Way Kanan (HS) – Masyarakat di Kabupaten Way Kanan sangat mengharapkan Pemerintah Provinsi Lampung sesegera mungkin melakukan perbaikan terhadap semua jalan provinsi yang ada di daerah yang berjuluk Bumi Ramik Ragom Way Kanan tersebut, karena kondisinya sudah benar-benar sangat memperihatinkan dan hampir tidak dapat lagi dilalui.

Bahkan ruas jalan milik Propinsi Lampung untuk yang di Kecamatan Negara  Batin benar benar sudah tidak dapat dilalui kendaraan, sehingga para pengguan jalan terpaksa masuk dan merusak kebun karet masyarakat guna menghindari dalamnya kubangan-kubungan yang ada di jalan provinsi tersebut.

“Kalau ditempat saya, disaat hujan turun maka warga akan beramai ramai menurunkan perahu untuk bermain perahu-perahuan di jalan-jalan provinsi itu, karena sudah tidak ada bedanya dengan anak sungai baru. dengan demikian sudah pasti tidak akan dapat dilalui oleh kendaraan,” ujar Hi. Romli dari Kecamatan Gunung Labuhan.

Senada dengan Romli, Syahrizal Effendi, tokoh Pemuda Gistang Blambangan Umpu menambahkan, bahwa sejak awal tahun 2017 lalu, efek dari rusak parahnya jalan propinsi di ruas Simpang IV-Kasui, dirinya dan seluruh masyarakat di Kecamatan Kasui serta Rebang Tangkas, yang akan menuju Ibukota Way Kanan harus bersabar hingga berjam jam.
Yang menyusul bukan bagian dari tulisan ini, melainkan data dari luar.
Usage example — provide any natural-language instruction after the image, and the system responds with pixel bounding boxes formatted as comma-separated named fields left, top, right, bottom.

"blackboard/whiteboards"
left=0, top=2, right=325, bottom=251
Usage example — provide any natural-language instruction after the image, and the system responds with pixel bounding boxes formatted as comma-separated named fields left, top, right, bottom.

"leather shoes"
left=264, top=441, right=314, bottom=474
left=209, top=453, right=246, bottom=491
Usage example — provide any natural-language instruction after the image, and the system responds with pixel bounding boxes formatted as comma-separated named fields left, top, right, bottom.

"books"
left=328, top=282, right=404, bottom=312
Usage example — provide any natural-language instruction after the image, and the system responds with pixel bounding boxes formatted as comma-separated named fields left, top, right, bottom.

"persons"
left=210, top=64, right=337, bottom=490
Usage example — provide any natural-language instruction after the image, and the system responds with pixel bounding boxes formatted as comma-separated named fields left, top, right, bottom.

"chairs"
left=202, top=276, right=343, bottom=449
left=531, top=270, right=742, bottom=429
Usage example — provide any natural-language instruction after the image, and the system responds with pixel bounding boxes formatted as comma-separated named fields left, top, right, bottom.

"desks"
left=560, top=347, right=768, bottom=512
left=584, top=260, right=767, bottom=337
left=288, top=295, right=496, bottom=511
Padahal dalam kondisi normal (jalan bagus .red) dari Kampung Gistang menuju Blambangan Umpu hanya dibutuhkan waktu tidak lebih dari 15- 20 menit saja.

“Jalan ini sudah berkali kali kami protes, bahkan sejak dikerjakan persiapannya tahun lalu. Akan tetapi pihak rekanan dan Pemprov Lampung seakan tidak peduli, karena pekerjaan mereka yang kami protes tetap tidak diperbaiki, sehingga akhirnya demikain. Saat ini dari Gistang ke Blambangan Umpu bisa memakan waktu hingga 2 jam. Apalagi yang dari Kasui, karena semua ruas jalan Proviunsi dari Simpang IV Kampung Negeri Baru menuju Kasui dan Rebang Tangkas ini sudah rusak parah, dan entah kapan mau diperbaikinya,” keluh Syahrizal.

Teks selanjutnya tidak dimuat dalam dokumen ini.